6. Le rapport étroit qui unit les textes bibliques inspirés au mystère de l’Incarnation a été exprimé par l’Encyclique "Divino afflante Spiritu" dans les termes suivants : « De même que la Parole substantielle de Dieu s’est faite semblable aux hommes en tous points, excepté le péché, ainsi les paroles de Dieu, exprimées en des langues humaines, se sont faites semblables au langage humain en tous points, excepté l’erreur » (E.B., n. 559).
La mise par écrit des paroles de Dieu, grâce au charisme de l’inspiration scripturaire, était un premier pas vers l’Incarnation du Verbe de Dieu
Reprise presque littéralement par la Constitution conciliaire "Dei Verbum "(n. 13), cette affirmation met en lumière un parallélisme riche de signification. Il est vrai que la mise par écrit des paroles de Dieu, grâce au charisme de l’inspiration scripturaire, était un premier pas vers l’Incarnation du Verbe de Dieu.

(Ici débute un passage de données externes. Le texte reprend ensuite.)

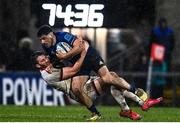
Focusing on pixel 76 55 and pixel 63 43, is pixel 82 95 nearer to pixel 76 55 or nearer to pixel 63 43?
pixel 76 55

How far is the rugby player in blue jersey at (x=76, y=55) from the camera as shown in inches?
755

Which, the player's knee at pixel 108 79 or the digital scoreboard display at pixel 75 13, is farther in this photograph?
the digital scoreboard display at pixel 75 13

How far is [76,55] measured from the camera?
63.4 ft

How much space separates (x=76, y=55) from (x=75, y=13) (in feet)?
18.1

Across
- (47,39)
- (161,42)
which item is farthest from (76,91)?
(161,42)

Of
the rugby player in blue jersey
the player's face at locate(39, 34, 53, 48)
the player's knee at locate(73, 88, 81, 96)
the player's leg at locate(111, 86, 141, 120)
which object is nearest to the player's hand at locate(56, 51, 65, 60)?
the rugby player in blue jersey

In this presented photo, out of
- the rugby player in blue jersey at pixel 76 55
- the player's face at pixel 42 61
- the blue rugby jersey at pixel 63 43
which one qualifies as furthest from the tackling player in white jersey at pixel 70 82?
the blue rugby jersey at pixel 63 43

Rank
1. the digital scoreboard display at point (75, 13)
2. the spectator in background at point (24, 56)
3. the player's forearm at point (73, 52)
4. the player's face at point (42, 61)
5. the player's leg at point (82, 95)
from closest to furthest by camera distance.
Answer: the player's forearm at point (73, 52)
the player's leg at point (82, 95)
the player's face at point (42, 61)
the digital scoreboard display at point (75, 13)
the spectator in background at point (24, 56)

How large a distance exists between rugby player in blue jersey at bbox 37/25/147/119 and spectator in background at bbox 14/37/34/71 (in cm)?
880

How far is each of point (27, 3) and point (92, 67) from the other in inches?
513

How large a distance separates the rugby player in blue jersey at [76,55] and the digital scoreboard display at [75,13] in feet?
16.9

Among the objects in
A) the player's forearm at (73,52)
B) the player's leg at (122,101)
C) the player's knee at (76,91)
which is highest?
the player's forearm at (73,52)

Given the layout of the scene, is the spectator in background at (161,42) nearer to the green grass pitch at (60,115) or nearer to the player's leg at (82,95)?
the green grass pitch at (60,115)

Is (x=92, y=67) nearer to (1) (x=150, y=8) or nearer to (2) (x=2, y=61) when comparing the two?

Ces paroles écrites constituaient, en effet, un moyen stable de communication et de communion entre le peuple élu et son unique Seigneur.
D’autre part, c’est grâce à l’aspect prophétique de ces paroles qu’il a été possible de reconnaître l’accomplissement du dessein de Dieu, lorsque « le Verbe s’est fait chair et a habité parmi nous » (Jn 1, 14). Après la glorification céleste de l’humanité du Verbe fait chair, c’est encore grâce à des paroles écrites que son passage parmi nous reste attesté de manière stable. Unis aux écrits inspirés de la Première Alliance, les écrits inspirés de la Nouvelle Alliance constituent un moyen vérifiable de communication et de communion entre le peuple croyant et Dieu, Père, Fils et Esprit Saint. Ce moyen ne peut assurément pas être séparé du fleuve de vie spirituelle qui jaillit du Cœur de Jésus crucifié et qui se propage grâce aux sacrements de l’Église. Il a néanmoins sa consistance propre, celle, précisément, d’un texte écrit, qui fait foi.
Parce qu'elle prend au sérieux le réalisme historique de l'Incarnation, l'Eglise attache une grande importance à la méthode historico-critique
7. En conséquence, les deux Encycliques demandent aux exégètes catholiques de rester en pleine harmonie avec le mystère de l’Incarnation, mystère d’union du divin et de l’humain dans une existence historique tout à fait déterminée.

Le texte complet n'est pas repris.